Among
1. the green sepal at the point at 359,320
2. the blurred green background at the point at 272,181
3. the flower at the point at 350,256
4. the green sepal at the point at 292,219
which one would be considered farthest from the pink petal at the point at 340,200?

————————

**Job:**
Print every one of the rows above word for word, with nothing added or left out.

**Correct response:**
Among
1. the green sepal at the point at 359,320
2. the blurred green background at the point at 272,181
3. the flower at the point at 350,256
4. the green sepal at the point at 292,219
which one would be considered farthest from the pink petal at the point at 340,200?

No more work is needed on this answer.